→ **WHAT YOU NEED TO DO**:
Answer these questions from the text on fundraising research in the UK below:
1. What is the name of the fundraising think tank that Ian MacQuillin founded?
2. Which law did the Information Commissioner's Office representative say is breached by researching a potential donor with a search engine?
3. What did he tell fundraisers to do with anything they read online about a prospective donor through a search engine?

** Start of EXCERPT PROVIDED **

This week we are honored to welcome guest contributor, Ian MacQuillin, founder and director of Rogare, the fundraising think tank at Plymouth University’s Hartsook Centre for Sustainable Philanthropy. As I mentioned a few weeks ago, a serious change threatens to alter the landscape for fundraising and prospect research in the UK. I’m not succumbing to hyperbole when I say that very soon wealth screenings and possibly even prospect research could be greatly curtailed or eliminated altogether. Unless awareness is raised and the momentum shift is altered, the impact on the charity landscape will be devastating. I am grateful that Ian agreed to share not only what’s happening in the UK, but also how these changes could impact us in North America. I hope you will join me in sharing this article socially to help educate our peers. ~Helen
It’s possible that during the course of 2017, using Google to research a potential donor will be declared illegal by Britain’s data protection regulator.
A representative of the Information Commissioner’s Office (ICO) has already intimated at a conference for university fundraisers that doing so is a breach of the UK’s Data Protection Act 1998. He told the rather startled fundraisers that if they read anything on the Internet about a prospective donor though using a search engine, then they should immediately forget about it.

** End of EXCERPT PROVIDED **
** Start of INFORMATION SHOWN **

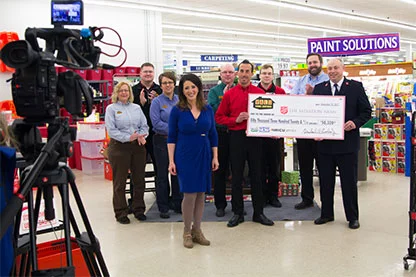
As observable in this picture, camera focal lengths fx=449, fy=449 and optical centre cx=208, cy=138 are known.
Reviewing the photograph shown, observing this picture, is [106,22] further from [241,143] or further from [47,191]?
[47,191]

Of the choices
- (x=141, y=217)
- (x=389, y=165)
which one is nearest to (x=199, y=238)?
(x=141, y=217)

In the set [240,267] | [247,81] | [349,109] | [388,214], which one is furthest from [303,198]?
[240,267]

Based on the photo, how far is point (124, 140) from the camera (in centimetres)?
464

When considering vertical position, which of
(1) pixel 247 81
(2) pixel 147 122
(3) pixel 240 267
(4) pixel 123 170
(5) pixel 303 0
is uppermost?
(5) pixel 303 0

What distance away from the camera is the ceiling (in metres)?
13.0

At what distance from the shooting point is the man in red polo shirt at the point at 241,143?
4.51 m

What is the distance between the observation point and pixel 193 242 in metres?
4.07

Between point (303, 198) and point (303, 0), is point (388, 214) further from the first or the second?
point (303, 0)

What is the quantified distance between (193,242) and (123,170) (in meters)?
1.18

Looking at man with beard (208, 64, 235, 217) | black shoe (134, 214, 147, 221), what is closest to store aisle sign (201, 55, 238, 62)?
man with beard (208, 64, 235, 217)

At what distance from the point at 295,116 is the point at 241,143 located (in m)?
0.66

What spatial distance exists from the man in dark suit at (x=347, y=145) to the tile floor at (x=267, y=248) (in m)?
0.33

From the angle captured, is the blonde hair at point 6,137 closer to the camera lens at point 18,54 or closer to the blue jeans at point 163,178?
the camera lens at point 18,54

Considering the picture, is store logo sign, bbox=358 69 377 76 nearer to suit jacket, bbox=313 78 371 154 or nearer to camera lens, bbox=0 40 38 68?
suit jacket, bbox=313 78 371 154
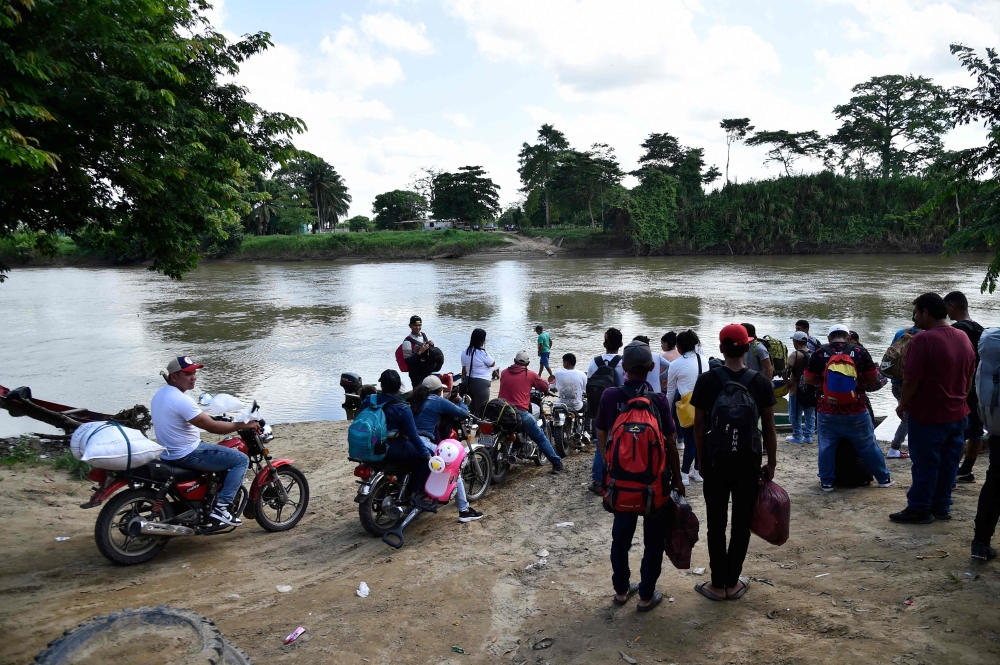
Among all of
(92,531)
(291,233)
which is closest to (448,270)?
(291,233)

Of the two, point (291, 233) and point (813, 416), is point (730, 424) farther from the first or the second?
point (291, 233)

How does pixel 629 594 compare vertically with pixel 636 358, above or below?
below

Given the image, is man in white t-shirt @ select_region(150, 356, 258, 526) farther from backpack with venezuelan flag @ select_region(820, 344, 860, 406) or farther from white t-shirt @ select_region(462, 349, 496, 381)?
backpack with venezuelan flag @ select_region(820, 344, 860, 406)

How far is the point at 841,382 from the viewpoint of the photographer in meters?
5.77

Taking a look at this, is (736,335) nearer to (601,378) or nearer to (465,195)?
(601,378)

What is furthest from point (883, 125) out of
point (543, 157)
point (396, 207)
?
point (396, 207)

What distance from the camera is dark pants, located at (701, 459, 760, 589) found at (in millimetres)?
3877

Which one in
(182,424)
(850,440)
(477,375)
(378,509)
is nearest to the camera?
(182,424)

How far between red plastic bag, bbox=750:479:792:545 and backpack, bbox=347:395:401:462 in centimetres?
296

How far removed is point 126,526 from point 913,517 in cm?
595

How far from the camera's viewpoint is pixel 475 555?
17.3ft

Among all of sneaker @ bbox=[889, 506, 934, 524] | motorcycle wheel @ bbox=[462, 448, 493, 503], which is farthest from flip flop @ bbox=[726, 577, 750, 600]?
motorcycle wheel @ bbox=[462, 448, 493, 503]

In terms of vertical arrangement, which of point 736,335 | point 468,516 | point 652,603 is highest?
point 736,335

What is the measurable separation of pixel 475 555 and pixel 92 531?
347 cm
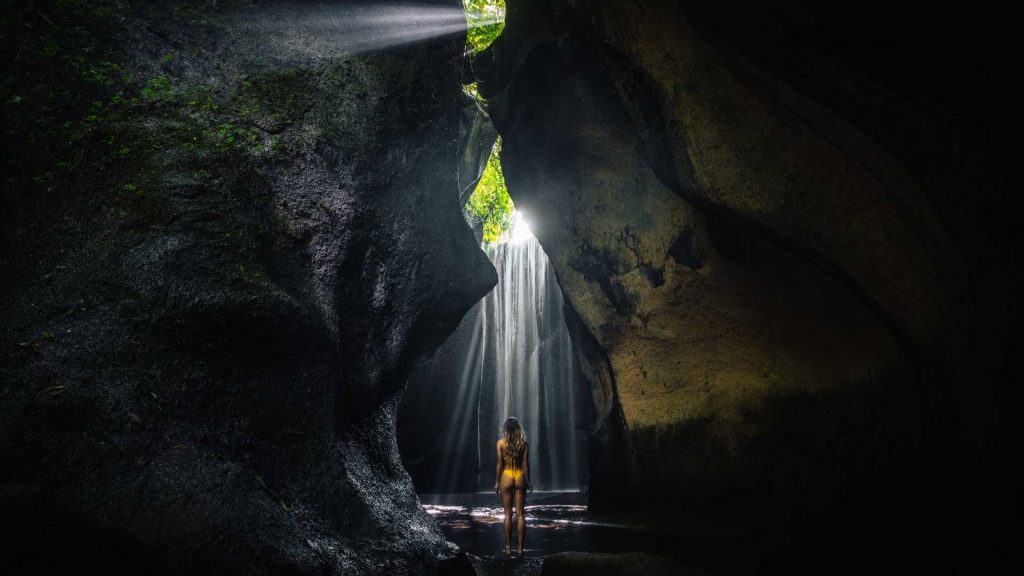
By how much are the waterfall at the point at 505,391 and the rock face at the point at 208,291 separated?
38.8 ft

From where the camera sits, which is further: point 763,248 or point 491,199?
point 491,199

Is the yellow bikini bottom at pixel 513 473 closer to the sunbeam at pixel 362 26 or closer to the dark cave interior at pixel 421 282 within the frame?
the dark cave interior at pixel 421 282

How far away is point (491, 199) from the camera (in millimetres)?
16469

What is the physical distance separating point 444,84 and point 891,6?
5942 millimetres

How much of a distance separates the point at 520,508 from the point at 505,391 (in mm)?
14296

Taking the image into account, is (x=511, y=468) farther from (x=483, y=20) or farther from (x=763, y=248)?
(x=483, y=20)

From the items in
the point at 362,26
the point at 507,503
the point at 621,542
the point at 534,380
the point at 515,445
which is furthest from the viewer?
the point at 534,380

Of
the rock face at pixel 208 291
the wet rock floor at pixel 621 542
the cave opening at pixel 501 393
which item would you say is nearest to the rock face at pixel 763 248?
the wet rock floor at pixel 621 542

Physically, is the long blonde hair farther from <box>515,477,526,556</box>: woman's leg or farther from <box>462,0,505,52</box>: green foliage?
<box>462,0,505,52</box>: green foliage

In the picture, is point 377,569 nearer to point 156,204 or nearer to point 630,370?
point 156,204

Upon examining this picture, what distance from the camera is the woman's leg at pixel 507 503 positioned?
572cm

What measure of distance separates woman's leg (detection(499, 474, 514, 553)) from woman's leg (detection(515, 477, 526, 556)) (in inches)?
3.8

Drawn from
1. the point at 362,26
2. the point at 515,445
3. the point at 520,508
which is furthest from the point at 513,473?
the point at 362,26

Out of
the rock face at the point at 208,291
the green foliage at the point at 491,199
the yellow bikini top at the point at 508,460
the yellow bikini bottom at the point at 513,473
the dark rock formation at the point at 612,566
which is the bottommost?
the dark rock formation at the point at 612,566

** End of INFORMATION SHOWN **

→ **TASK RESULT**:
1. Rogare.
2. The UK's Data Protection Act 1998.
3. Immediately forget about it.